Analysis of rumen fluid at phylum-level revealed Bacteroidetes and Firmicutes as the major phyla. The rumen fluid microbiota is mainly composed of gram-negative bacteria in animals fed with high forage diets (Hungate, 1966). In our present research, dairy cattle from both herds had a forage-based diet and our results support this finding. Fibrobacter succinogenes (genus Fibrobacter) are butyrate-producing bacteria present in the rumen fluid, and this genus was higher in farm A compared to farm B. Prevotella and Bacteroides were the most abundant genera in almost all samples of this study. Prevotella has been reported to be the most abundant genus in the rumen (Chaucheyras-Durand and Ossa, 2014; Jami et al., 2014; Lima et al., 2015; Tong et al., 2018), whose species are related to degradation of starch, hemicellulose, and protein (Henderson et al., 2015). Prevotella has also been positively correlated with milk production (Lima et al., 2015; Indugu et al., 2017). Here, Ruminococcus and Eubacterium were numerically higher in farm A and farm B, respectively. The study conducted by Tong et al. (2018) showed higher abundances of Ruminococcus 2 and Eubacterium coprostanoligenes in high yield cows. Eubacterium has also been associated with low residual feed intake (Elolimy et al., 2018), and this genus is involved in cellulose degradation in the rumen and some species are involved in the synthesis of butyrate (Flint et al., 2007), an energy source for cattle. We hypothesize that the lower abundance of Eubacterium and Prevotella in cows of farm A may be contributing to lower reported milk production for this farm. In fact, cows in farm A produced 250 L milk/per day before the dam failure, and, recently, the milk production is 200 L milk/per day.
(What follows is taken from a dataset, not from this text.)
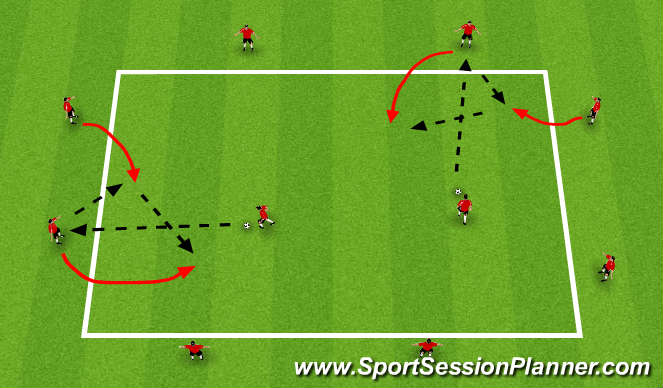 Football/Soccer Session Plan Drill (Colour): Technical repitition 3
Research on nasopharyngeal samples is often conducted to understand the bovine respiratory disease or changes in the microbiota in feedlot cattle. For the first time, we compared the deep nasopharyngeal microbiota of dairy cows from a potential heavy metal contaminated environment and a non-contaminated environment using animals with no signs of respiratory disease. Analysis at phylum-level revealed Proteobacteria, Firmicutes, Actinobacteria, and Bacteroidetes as the most abundant groups. Similar results were described by Lima et al. (2016) and Gaeta et al. (2016), in which studies Proteobacteria was also the most abundant phylum in healthy and pneumonic groups. At the genus-level, Eubacterium, Streptococcus, Acinetobacter, and Bacillus were the major groups observed in this study. These findings are in accordance with what has been previously reported, with Acinetobacter being commonly detected in the nasopharyngeal microbiota of cattle (Gaeta et al., 2016; Holman et al., 2017; Zeineldin et al., 2017). Streptococcus is an important genus related to pneumonia in humans, particularly Streptococcus pneumoniae (Jain et al., 2015), and has been detected in the respiratory tract of cattle (Klima et al., 2019). Bacillus are ubiquitously present in the environment and could be inhaled by cattle and detected in the upper respiratory tract. Some Bacillus species have the ability to produce antimicrobial peptides (Shelburne et al., 2006), that have been proven to inhibit the in vitro growth of Pasteurella multocida, Mannheimia haemolytica, and Histophilus somni (Xie et al., 2009), important pathogens involved in bovine respiratory disease complex. The presence of Bacillus as one of the major genus in the nasopharyngeal samples may be one reason for the lower abundance of Pasteurella, Mannheimia, and Histophilus observed in animals enrolled in this study, and, consequently, might have contributed to the absence of signs of respiratory disease.
Resistome
Long-term persistence and continuous deposition of heavy metals in the environment (e.g., water source and soil) enable microbial interactions and transference of resistance genes, potentiating the emergence of AMR bacteria in food animals and increase the risk of human exposure through the food chain (primary production, food industry, and household) (Oniciuc et al., 2019; Pérez-Rodríguez and Mercanoglu Taban, 2019). Efflux pumps are protein systems related to cross-resistance (Baker-Austin et al., 2006; Martinez et al., 2009), as several antimicrobial molecules (e.g., heavy metals and antibiotics) are pumped out of the cell by the same system. Clinically important systems are members of RND superfamily in gram-negative bacteria (e.g., Escherichia coli, Campylobacter jejuni, and Pseudomonas aeruginosa), MFS and ABC in gram-positive bacteria and mycobacteria (e.g., Staphylococcus aureus, Bacillus spp., and Mycobacterium tuberculosis) (Piddock, 2006; Routh et al., 2011). Our results suggest that both cross-resistance and co-resistance mechanisms may be occurring more often in farm A due to the higher prevalence of efflux pumps (including multi-metal resistance RND and multi-biocide resistance ABC), in addition to protein types conferring resistance to several antibiotic classes, possibly enhanced by environmental contamination. Furthermore, the detection of several resistance mechanisms warn for possible presence of multidrug resistant bacteria in feces and rumen that may contaminate raw milk (Tóth et al., 2020), carcasses, abattoir surfaces, workers, and consumers, which have been extensively documented in the literature (Schlegelová et al., 2004; Lavilla Lerma et al., 2014; Savin et al., 2020).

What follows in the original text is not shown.